Maltratta la compagna convivente a Telese davanti alla figlia minorenne che racconta le violenze a scuola agli insegnanti
Maltratta la compagna a Telese Terme. A seguito di una mirata attività d’indagine coordinata dalla Procura della Repubblica di Benevento, il 19 gennaio, i militari della locale Stazione Carabinieri hanno eseguito un’ordinanza di applicazione della misura cautelare dell’allontanamento dalla casa familiare con obbligo di lasciare immediatamente l’abitazione ovvero di non farvi rientro senza autorizzazione.

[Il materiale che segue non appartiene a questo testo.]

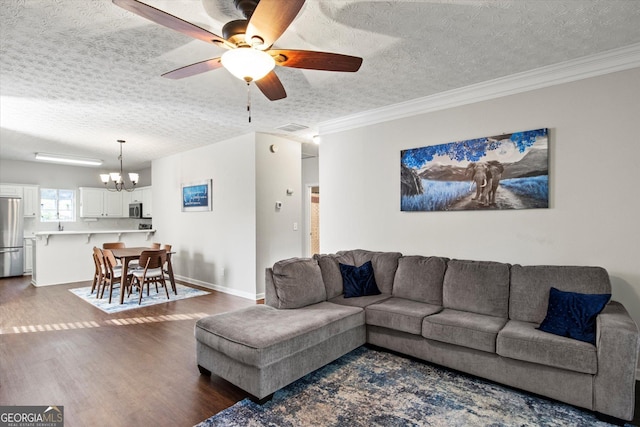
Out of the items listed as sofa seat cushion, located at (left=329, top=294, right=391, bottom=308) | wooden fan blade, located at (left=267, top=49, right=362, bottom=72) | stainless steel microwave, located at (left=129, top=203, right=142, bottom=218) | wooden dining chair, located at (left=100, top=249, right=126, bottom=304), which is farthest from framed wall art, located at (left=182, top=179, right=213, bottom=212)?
wooden fan blade, located at (left=267, top=49, right=362, bottom=72)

Ad emettere il provvedimento cautelare il Giudice per le Indagini Preliminari del Tribunale di Benevento, su richiesta della locale Procura della Repubblica.
Ad essere allontanato dalla casa familiare un indagato cinquantottenne del posto. L’uomo è “gravemente indiziato del reato di maltrattamenti in famiglia commessi in pregiudizio della compagna convivente, 44enne cittadina polacca, con l’aggravante di aver commesso i fatti in presenza della figlia minorenne”.
Le indagini sono partite da una segnalazione al locale Comando dell’Arma da parte del personale docente dell’Istituto Comprensivo Scolastico di Telese Terme. Si tratta di un racconto di un’alunna che aveva riferito di assistere ad episodi di maltrattamenti e violenza domestica posti in essere dal padre nei confronti di sua madre.
Fatti e circostanze riconducibili a reiterate condotte violente e vessatorie in ambito domestico, riscontrati dalle dichiarazioni rese dalle insegnanti di classe, dall’audizione protetta della minore e dalle dichiarazioni rese dalla parte offesa.
Inoltre, nel corso delle indagini i militari hanno accertato che già nel 2022 la vittima aveva denunciato violenze subite da parte del compagno. La donna all’epoca era stata collocata in una struttura protetta, salvo poi tornare a convivere con l’indagato.
Per tale condotta l’indagato, risultava già destinatario dell’ammonimento del Questore
In sede di esecuzione della misura dell’allontanamento dalla casa familiare, l’indagato ha prestato il proprio consenso all’applicazione del dispositivo di controllo elettronico “braccialetto elettronico” ragion per cui è attivata la procedura di attivazione.
Il provvedimento eseguito è una misura cautelare disposta in sede di indagini preliminari. contro di essa sono ammessi mezzi di impugnazione. Il destinatario è una persona sottoposta alle indagini e quindi presunta innocente fino a sentenza definitiva.